§ Problem
Answer these questions from the text generation excerpt:
(a) What starter string is tokenized in cell In [11]?
(b) For how many words does the model output a probability?
(c) What word index and word are printed in cell In [25]?

§ Excerpt to read
—————

Test accuracy: 6.11%


## Text Generation

We can use this model to successively generate words based on previous ones - like our Markov sequence on steroids.

Let's see how this works

In [11]:
starter_string = "the government said that it"
tokens_list = tokenizer.texts_to_sequences([starter_string])
print(tokens_list)

tokens_array = np.array(tokens_list)
print(tokens_array)

[[1, 152, 18, 13, 24]]
[[  1 152  18  13  24]]


the model will predict probabilities for each possible word in the output

In [12]:
predicted_probabilities = model.predict(tokens_array,verbose=0)
print(predicted_probabilities)
print("We get a probability for each of the",len(predicted_probabilities[0]),"words")

[[7.8775934e-23 1.5505616e-04 1.6108165e-04 ... 2.4824672e-11
  4.7401978e-18 1.9716550e-12]]
We get a probability for each of the 5302 words


then we could get the word associated with the highest probability

In [25]:
predicted_index = np.argmax(predicted_probabilities)
print("word index:",predicted_index)
predicted_word = tokenizer.index_word[predicted_index]
print("word:",predicted_word)

word index: 818
word: maker


or you could generate a random word according the these probabilities (like with did with Markov text generation)

### putting it all together

In [28]:
starter_string = "the government said that was"

—————

§ Provided data
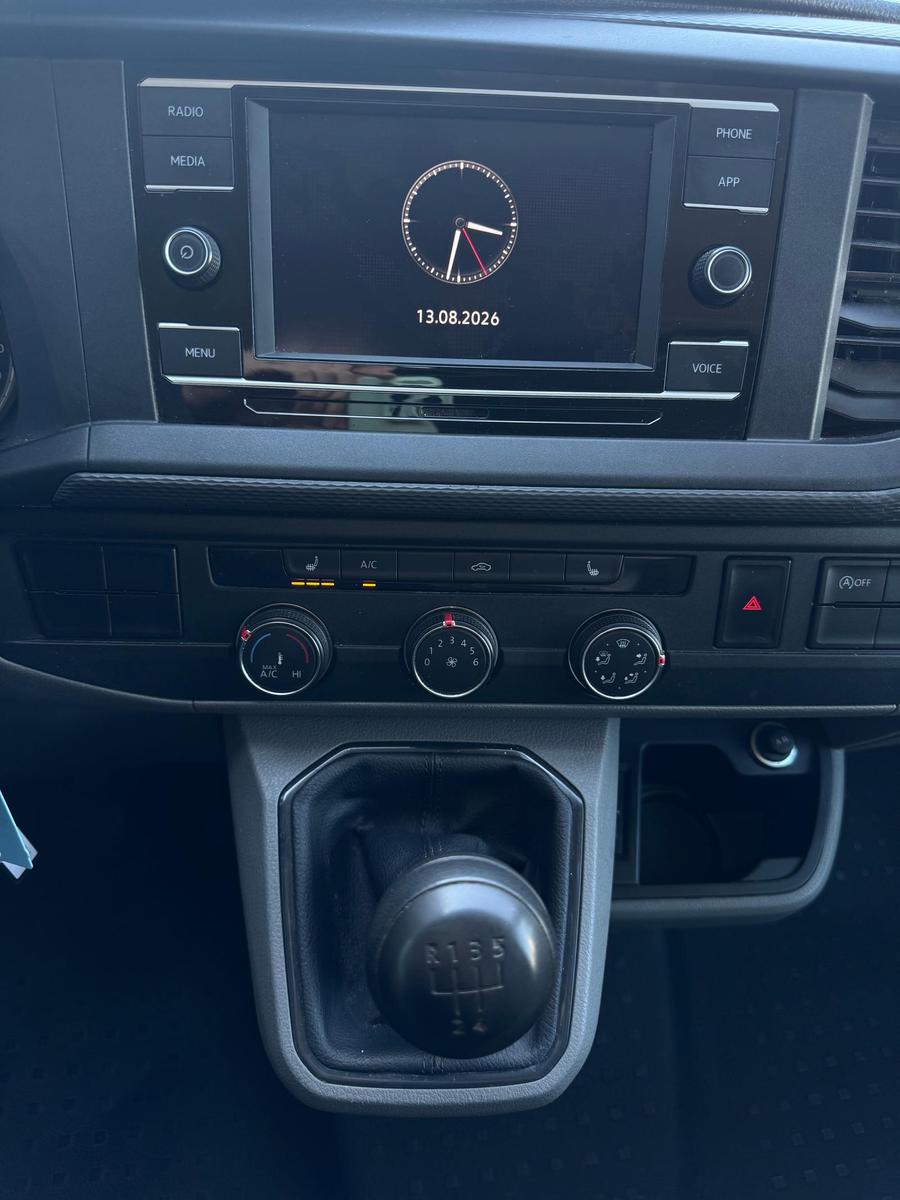 Volkswagen T6.1 Transporter 2.0 TDI/APP/SITZHZG/KLIMAANLAGE
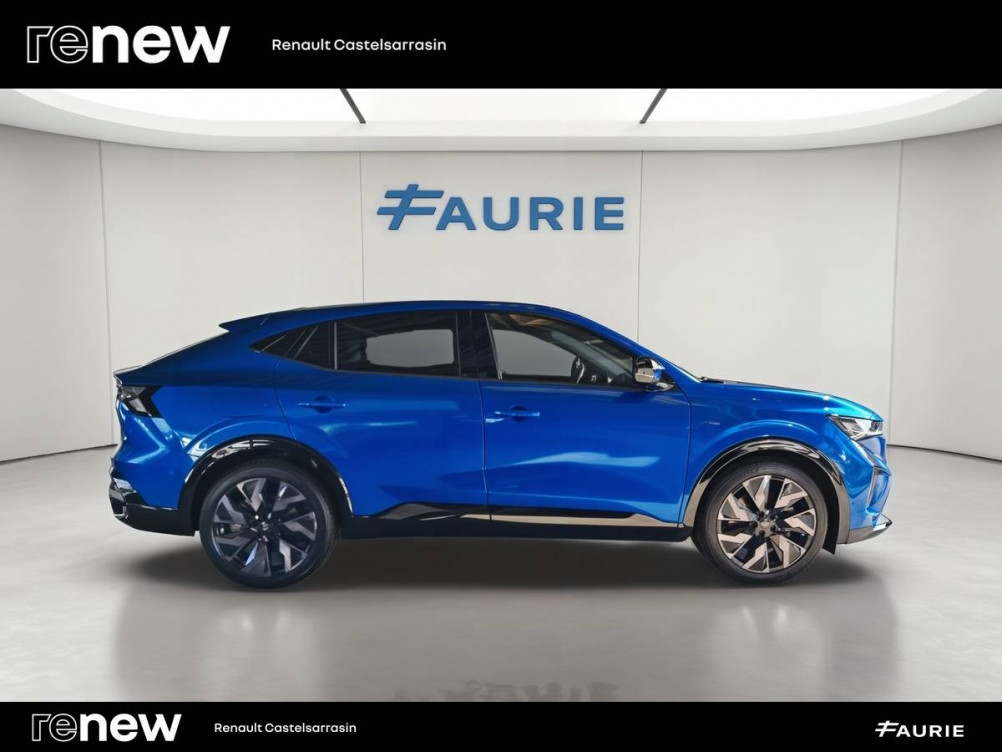 Acheter Renault Rafale Rafale E-Tech full hybrid 200 ch esprit Alpine 5p occasion dans les concessions du Groupe Faurie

—————

§ Result
(a) "the government said that it"
(b) 5302
(c) Word index 818, word "maker"